**Challenge**
Reproduce, word for word, everything in the insurance coverage excerpt from "The underlying claim" down to "filed in 2001.".

──────── Page excerpt

In consequence, G-I had two policies: the amended Reliance policy which covered claims made between July 1, 1999 and July 15, 2000; and the Hartford policy, which covered claims made between July 15, 2000 and July 1, 2002.

The underlying claim stemmed from G-I’s liability exposure for asbestos claims. In 1997, facing more than $200 million in existing asbestos liability and the prospect of hundreds of thousands of future claims, G-I distributed to Samuel J. Heyman, its CEO and controlling shareholder, the stock of a profitable subsidiary. Asbestos claimants with their representatives filed fraudulent conveyance actions against Heyman and G-I. These suits were filed on January 3, 2000 by an injured employee (“the Nettles action”); on September 19, 2000 by the Center for Claims Resolution (“the CCR action”); and September 17, 2001 by the Official Committee of Asbestos Claimants (“the Claimants Committee”) in G-I’s Chapter 11 bankruptcy case filed in 2001.

The Nettles action filing date thus fell within the amended Reliance policy period, and the CCR and Claimants Committee filing dates fell within the Hartford policy period. Because Reliance went into liquidation, G-I nonetheless sought coverage from Hartford for the three fraudulent conveyance suits against Heyman.

G-I rested its claim for coverage on three arguments: (1) Reliance and Hartford agreed to provide insurance coverage for a single policy period, so the Hartford policy period includes the amended Reliance policy period; (2) the interrelated wrongful acts provisions in the policy should not apply, so that the two later-filed fraudulent conveyance actions fell within the Hartford policy; and (3) the purchasing, servicing, and reinsurance agreements between Hartford and Reliance made Hartford directly liable under the amended Reliance policy. The Third Circuit rejected each of these arguments, affirming the district court’s grant of summary judgment to Hartford.

The Court observed that under New Jersey law, which supplied the rule of decision, “it is open to G-I to argue that (1) it was reasonable to expect that the Hartford policy would include the period initially covered by the Reliance policy and (2) this is one of those situations in which its reasonable expectations should trump the plain meaning of the policy.” Under New Jersey law, the reasonable expectations approach to policy interpretation applies to even where the insured is a sophisticated actor. 586 F.3d 247 n. 10.

────────────────
──────── Collected material

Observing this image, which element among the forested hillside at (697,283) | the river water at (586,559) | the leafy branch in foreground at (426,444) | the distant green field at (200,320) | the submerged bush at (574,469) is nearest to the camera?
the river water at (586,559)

────────────────

**Response**
The underlying claim stemmed from G-I’s liability exposure for asbestos claims. In 1997, facing more than $200 million in existing asbestos liability and the prospect of hundreds of thousands of future claims, G-I distributed to Samuel J. Heyman, its CEO and controlling shareholder, the stock of a profitable subsidiary. Asbestos claimants with their representatives filed fraudulent conveyance actions against Heyman and G-I. These suits were filed on January 3, 2000 by an injured employee (“the Nettles action”); on September 19, 2000 by the Center for Claims Resolution (“the CCR action”); and September 17, 2001 by the Official Committee of Asbestos Claimants (“the Claimants Committee”) in G-I’s Chapter 11 bankruptcy case filed in 2001.